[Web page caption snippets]

============================================================

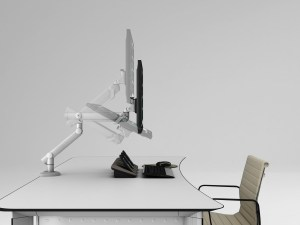 office desk with monitor arm holding screen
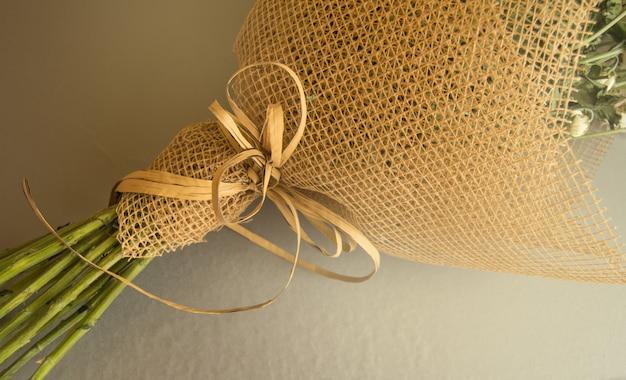 Voorbeeld van het verpakken van een boeket bloemen in een bruin bloemenrooster, close-up Premium Foto
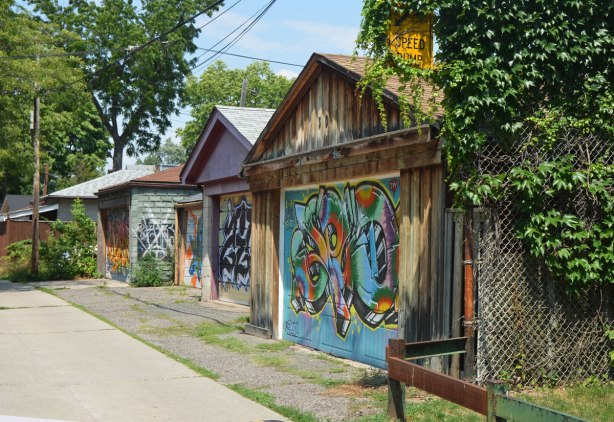 three garages in an alley, each with street art painted on their doors.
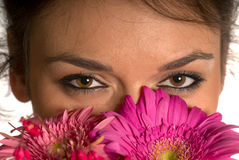 Girl smelling flowers Stock Photo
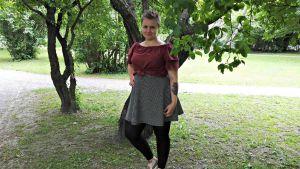 sara westerlund, admin för en stor facebookloppisgrupp, står i grönskan under ett träd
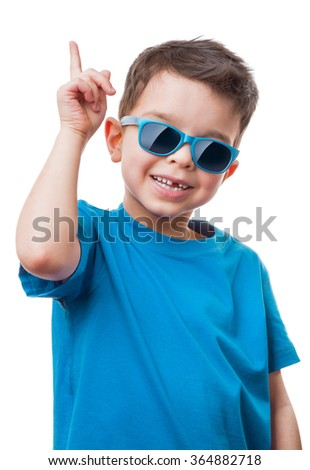 Cheerful little boy in sunglasses showing thumbs up gesture, isolated on white background - stock photo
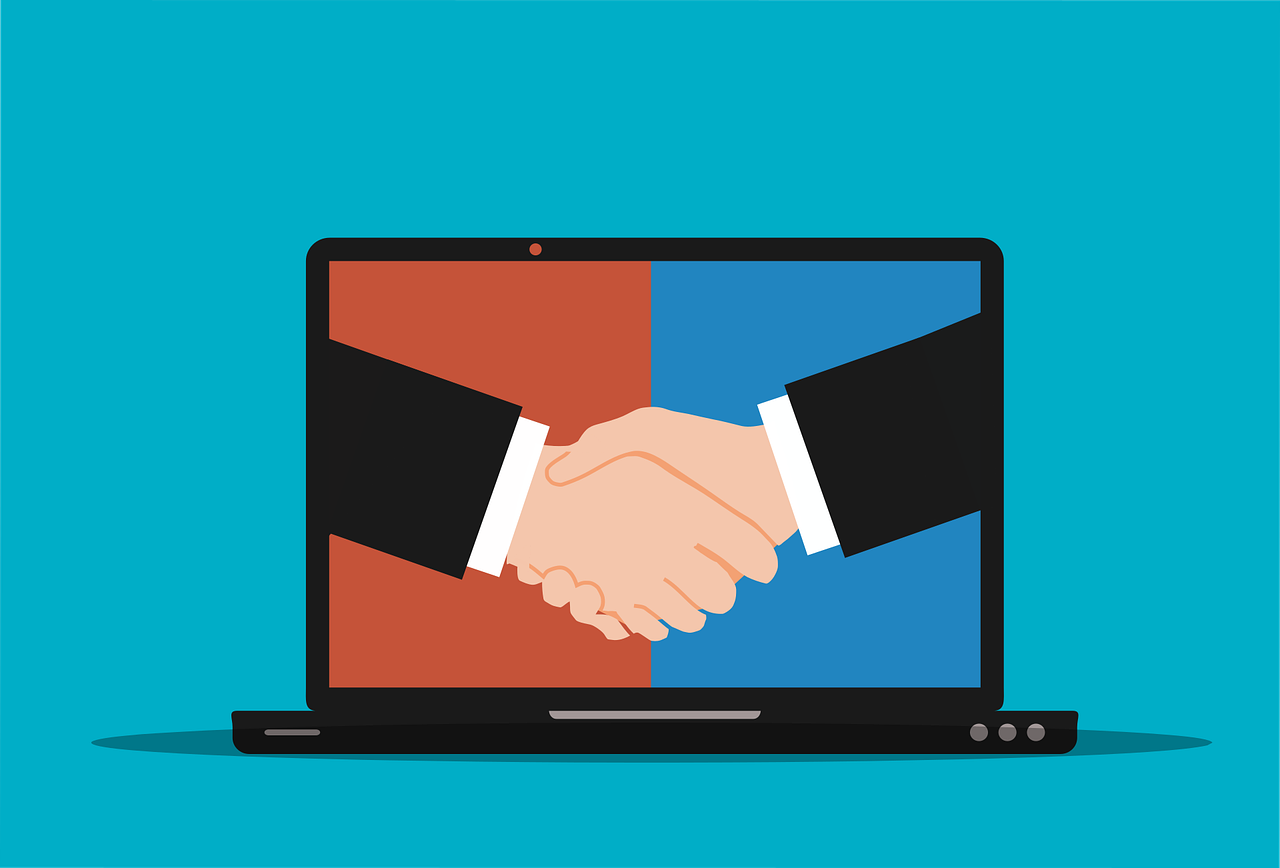 shaking hands on laptop display graphic illustration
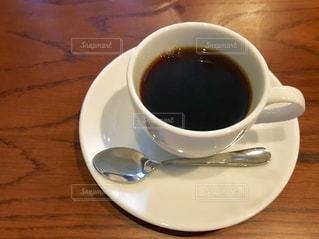 テーブルの上のコーヒー ☕の写真・画像素材[1555865]
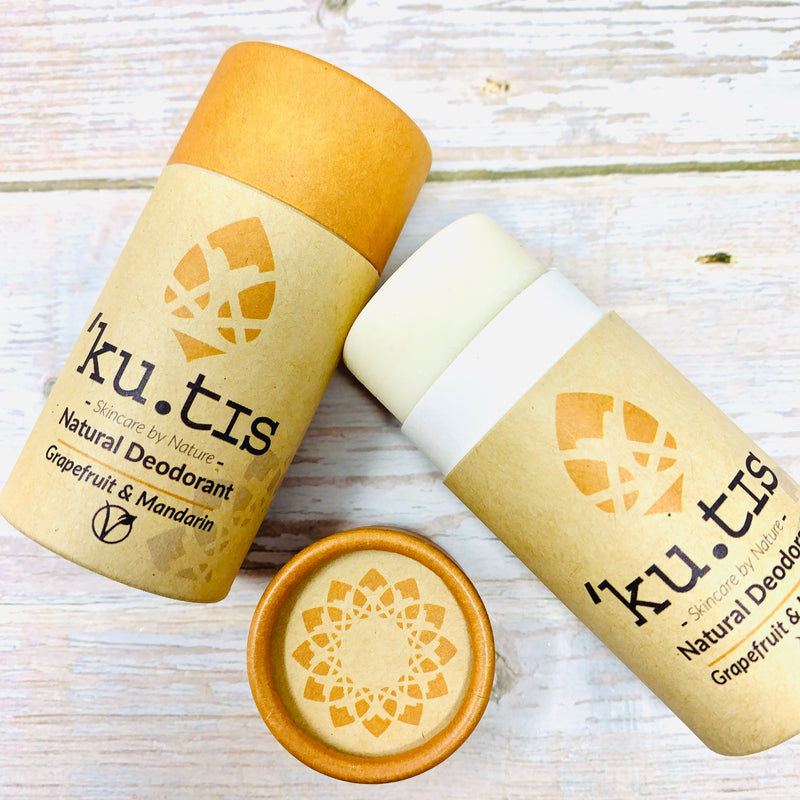two ecofriendly grapefruit and mandarin deodorant sticks by kutis on wooden table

============================================================

What you are asked to do => Return all the records exactly. Skip the pictures.

Finished task =>
 office desk with monitor arm holding screen
 Voorbeeld van het verpakken van een boeket bloemen in een bruin bloemenrooster, close-up Premium Foto
 three garages in an alley, each with street art painted on their doors.
 Girl smelling flowers Stock Photo
 sara westerlund, admin för en stor facebookloppisgrupp, står i grönskan under ett träd
 Cheerful little boy in sunglasses showing thumbs up gesture, isolated on white background - stock photo
 shaking hands on laptop display graphic illustration
 テーブルの上のコーヒー ☕の写真・画像素材[1555865]
two ecofriendly grapefruit and mandarin deodorant sticks by kutis on wooden table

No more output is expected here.